In the synthesis stage, the acoustic units corresponding to the syllable units from the entry text are first found based on
a vocal database search algorithm. The acoustic units are concatenated and then converted into sound in the last stage of the
speech synthesis.
The database used with the synthesis method proposed by the author contains a Romanian syllable subset. After
being recorded, the syllables must undergo a normalization process for speech tonality and intensity parameter alignment. The
syllables were recorded in different contexts and pronunciation ways, including this way the prosody corresponding to the text
that will be synthesized.
The vocal database contains syllables built out of two, three or four letters, denoted by S2, S3 and S4.
The strategy was to record an as large as possible number of syllables from each category, in order of the appearance
frequency in Romanian. In order to do so, considering that an automated method of dividing the words into syllables was
designed, the creation of a Romanian syllable statistics was taken into consideration, with the purpose of using it in the creation
of the reference syllables and the acoustic database process.
The statistics’ aim was detecting the appearance frequency of Romanian syllable and it was created based on texts
from different domains like: belles-letters of different kinds, religion, economics, politics, science and technology, journalism.
The texts summed approximately 342000 words, meaning over 600 pages in A4 format. Only the type S2, S3 and S4 syllables
were counted, meaning those having two, three or more component phonemes.
The sub-segmental local prosody integration inside the words was taking into consideration when creating the syllable
database. Therefore, the prosody was included by recording the unstressed and the stressed syllables for each S2, S3 and S4
category. Also, considering that a syllable is pronounced differently depending on the position it is on inside the word, if it is at
6
the beginning, at the middle or at the end of the word, the intention was to record the syllables in these different contexts they
can appear in. In a first instance, a differentiation between the end syllables on one hand, and the medial and initial ones (also
integrated in the median syllables category) on the other hand, was made.
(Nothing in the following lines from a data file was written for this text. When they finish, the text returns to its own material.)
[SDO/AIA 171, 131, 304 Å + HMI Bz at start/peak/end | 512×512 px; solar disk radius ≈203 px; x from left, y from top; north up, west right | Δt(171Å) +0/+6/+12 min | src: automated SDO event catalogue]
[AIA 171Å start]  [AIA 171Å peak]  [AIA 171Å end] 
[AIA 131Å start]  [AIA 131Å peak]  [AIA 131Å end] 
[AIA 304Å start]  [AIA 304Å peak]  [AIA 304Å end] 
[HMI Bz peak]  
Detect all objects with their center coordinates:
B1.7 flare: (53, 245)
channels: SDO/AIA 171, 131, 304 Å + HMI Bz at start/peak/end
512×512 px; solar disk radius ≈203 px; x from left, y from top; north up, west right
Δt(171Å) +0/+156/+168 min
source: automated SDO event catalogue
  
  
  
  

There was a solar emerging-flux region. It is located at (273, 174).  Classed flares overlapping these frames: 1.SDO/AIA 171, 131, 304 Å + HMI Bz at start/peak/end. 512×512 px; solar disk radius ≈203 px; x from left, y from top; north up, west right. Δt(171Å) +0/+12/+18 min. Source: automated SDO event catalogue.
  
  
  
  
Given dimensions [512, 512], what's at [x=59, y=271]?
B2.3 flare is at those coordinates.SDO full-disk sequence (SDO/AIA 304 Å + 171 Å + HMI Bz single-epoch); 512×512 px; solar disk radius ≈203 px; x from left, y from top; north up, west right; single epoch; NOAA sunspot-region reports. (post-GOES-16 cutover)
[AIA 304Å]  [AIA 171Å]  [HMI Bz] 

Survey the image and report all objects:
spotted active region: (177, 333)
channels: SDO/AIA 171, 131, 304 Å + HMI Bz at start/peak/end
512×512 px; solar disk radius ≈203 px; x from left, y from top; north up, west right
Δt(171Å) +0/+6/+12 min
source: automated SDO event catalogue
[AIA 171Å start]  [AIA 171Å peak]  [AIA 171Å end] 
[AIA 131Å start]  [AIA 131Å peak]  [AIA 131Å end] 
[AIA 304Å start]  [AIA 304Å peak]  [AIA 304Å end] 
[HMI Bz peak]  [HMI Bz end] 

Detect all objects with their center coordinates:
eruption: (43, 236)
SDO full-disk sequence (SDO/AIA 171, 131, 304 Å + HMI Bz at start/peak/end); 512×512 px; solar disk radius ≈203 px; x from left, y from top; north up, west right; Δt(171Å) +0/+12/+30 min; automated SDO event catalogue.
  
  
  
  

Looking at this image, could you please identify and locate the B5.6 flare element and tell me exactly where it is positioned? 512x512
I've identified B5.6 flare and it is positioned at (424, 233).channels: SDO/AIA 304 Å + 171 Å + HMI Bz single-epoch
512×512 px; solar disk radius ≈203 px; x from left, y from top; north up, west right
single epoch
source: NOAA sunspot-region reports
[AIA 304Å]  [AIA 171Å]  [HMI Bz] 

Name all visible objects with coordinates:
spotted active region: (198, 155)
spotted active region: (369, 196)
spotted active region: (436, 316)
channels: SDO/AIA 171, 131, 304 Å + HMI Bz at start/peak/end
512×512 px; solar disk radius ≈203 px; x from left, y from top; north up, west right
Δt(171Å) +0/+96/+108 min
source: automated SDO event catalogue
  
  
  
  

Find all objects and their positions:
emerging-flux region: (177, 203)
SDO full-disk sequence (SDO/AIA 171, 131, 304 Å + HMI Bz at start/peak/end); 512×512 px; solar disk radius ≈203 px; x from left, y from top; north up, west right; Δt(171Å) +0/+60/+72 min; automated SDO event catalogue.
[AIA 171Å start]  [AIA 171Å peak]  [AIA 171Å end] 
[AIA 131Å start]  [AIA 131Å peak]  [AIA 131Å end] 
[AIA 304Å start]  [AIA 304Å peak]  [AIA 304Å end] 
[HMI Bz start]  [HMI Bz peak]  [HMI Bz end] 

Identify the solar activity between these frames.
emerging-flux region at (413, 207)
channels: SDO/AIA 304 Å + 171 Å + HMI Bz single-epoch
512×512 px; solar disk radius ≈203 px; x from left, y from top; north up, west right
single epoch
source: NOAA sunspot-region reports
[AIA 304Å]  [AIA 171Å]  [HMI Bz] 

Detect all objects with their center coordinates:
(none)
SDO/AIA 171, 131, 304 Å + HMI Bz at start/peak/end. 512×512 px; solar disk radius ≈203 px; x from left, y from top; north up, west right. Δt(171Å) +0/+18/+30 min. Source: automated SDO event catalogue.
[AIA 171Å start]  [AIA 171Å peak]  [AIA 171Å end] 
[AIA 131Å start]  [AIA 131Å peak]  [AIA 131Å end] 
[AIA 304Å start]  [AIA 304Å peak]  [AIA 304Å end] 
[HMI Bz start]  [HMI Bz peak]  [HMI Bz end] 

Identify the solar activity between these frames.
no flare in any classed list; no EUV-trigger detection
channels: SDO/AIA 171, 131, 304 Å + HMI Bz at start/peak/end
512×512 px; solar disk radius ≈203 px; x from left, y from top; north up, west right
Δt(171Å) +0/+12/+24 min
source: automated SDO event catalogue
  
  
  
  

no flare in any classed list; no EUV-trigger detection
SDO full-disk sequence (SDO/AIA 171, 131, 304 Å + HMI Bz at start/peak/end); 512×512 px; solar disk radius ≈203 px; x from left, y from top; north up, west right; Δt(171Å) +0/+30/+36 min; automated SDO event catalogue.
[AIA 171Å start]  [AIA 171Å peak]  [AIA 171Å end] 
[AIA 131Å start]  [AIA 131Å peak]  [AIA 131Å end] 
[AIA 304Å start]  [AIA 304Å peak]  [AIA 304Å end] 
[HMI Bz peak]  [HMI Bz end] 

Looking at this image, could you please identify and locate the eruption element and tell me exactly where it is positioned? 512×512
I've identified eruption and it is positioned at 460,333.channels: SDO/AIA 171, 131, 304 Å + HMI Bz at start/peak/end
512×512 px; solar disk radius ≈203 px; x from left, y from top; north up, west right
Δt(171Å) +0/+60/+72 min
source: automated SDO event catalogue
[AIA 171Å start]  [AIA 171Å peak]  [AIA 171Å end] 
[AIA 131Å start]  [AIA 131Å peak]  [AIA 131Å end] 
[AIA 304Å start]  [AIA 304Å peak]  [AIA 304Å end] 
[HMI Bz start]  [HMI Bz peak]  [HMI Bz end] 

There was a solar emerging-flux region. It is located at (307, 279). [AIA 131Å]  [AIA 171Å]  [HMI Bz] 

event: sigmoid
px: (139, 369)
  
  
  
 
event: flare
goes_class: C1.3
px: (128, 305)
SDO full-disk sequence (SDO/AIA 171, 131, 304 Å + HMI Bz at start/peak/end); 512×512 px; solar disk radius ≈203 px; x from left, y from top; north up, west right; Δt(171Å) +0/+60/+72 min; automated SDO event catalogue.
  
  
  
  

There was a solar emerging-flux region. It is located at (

The syllables were introduced in the database based on the above characteristics. The database is organized as a
tree structure. The nodes of the tree represent the syllable characteristics and the leaf nodes correspond to the actual syllables.
The hierarchical structure of the database has four levels:
1. The Category Level : Two, three or four phoneme syllables (S2, S3, S4);
2. The Context Level : Median (Med) or final (Fin) segment, related to the position inside the word;
3. The Accent Level : Stressed syllables (A) or unstressed syllables (N) inside the word;
4. The Syllable Level : The acoustic units recorded in WAVE format.
This hierarchical structure: [Category] -> [Context] -> [Accent] -> [Syllable] holds the advantage of substantially
reducing the database search time, in the phase of matching the phonetic units inside the text with the recorded acoustic units.
Approximately 600 acoustic units, phonemes and syllables were stored in the database, considering both median and
final segment syllables, as well as the stressed and unstressed syllables.
In the phase of restoring the acoustic units from the database the previously presented syllable characteristics were
considered. The following situations are possible:
a) The required syllable is identically found in the database, from a phonetic point of view (the component phonemes),
from a contextual point of view (median or final) and from a prosodic point of view (the emphasis). In this case the syllable is
stored as it is in order to be incorporated into the synthesized word.
b) The syllable is phonetically found, but not prosodically or contextually. In this case it is preferred that the syllable is
built out of subunits (separate phonemes and shorter syllables) which would mainly follow the required prosody (stressed or
unstressed syllable) and then, if possible, the specified context.
c) The syllable isn’t phonetically found in the database. In this case, as in the previous one, the syllable will be built
based on the component subunits found in the database.
The acoustic units found in the database through the above algorithm will be concatenated in order to generate the exit
signal. The concatenation will take into account the pause between words, which will be adjusted depending on the required
speech rhythm. The last phase is the one of the actual synthesis, in which the waveforms corresponding to the entry text will be
played using the sound card of the computer.
Results obtained using the synthesis method developed by the author
a) The automated syntax analyzer, created within the method, is based on a dictionary that holds over 30000
inflexional forms of Romanian and on a set of 550 flexion rules. The analyzer was tested on a series of Romanian texts of
different genre, from literature to technical documents, summing over 200000 words. The tests have proved an accuracy of over
98% correctly recognized words, the unrecognized words being exceptions that hadn’t yet been introduced in the rule set.
These results show the completeness of the designed rule set, as well as the viability of the proposed method.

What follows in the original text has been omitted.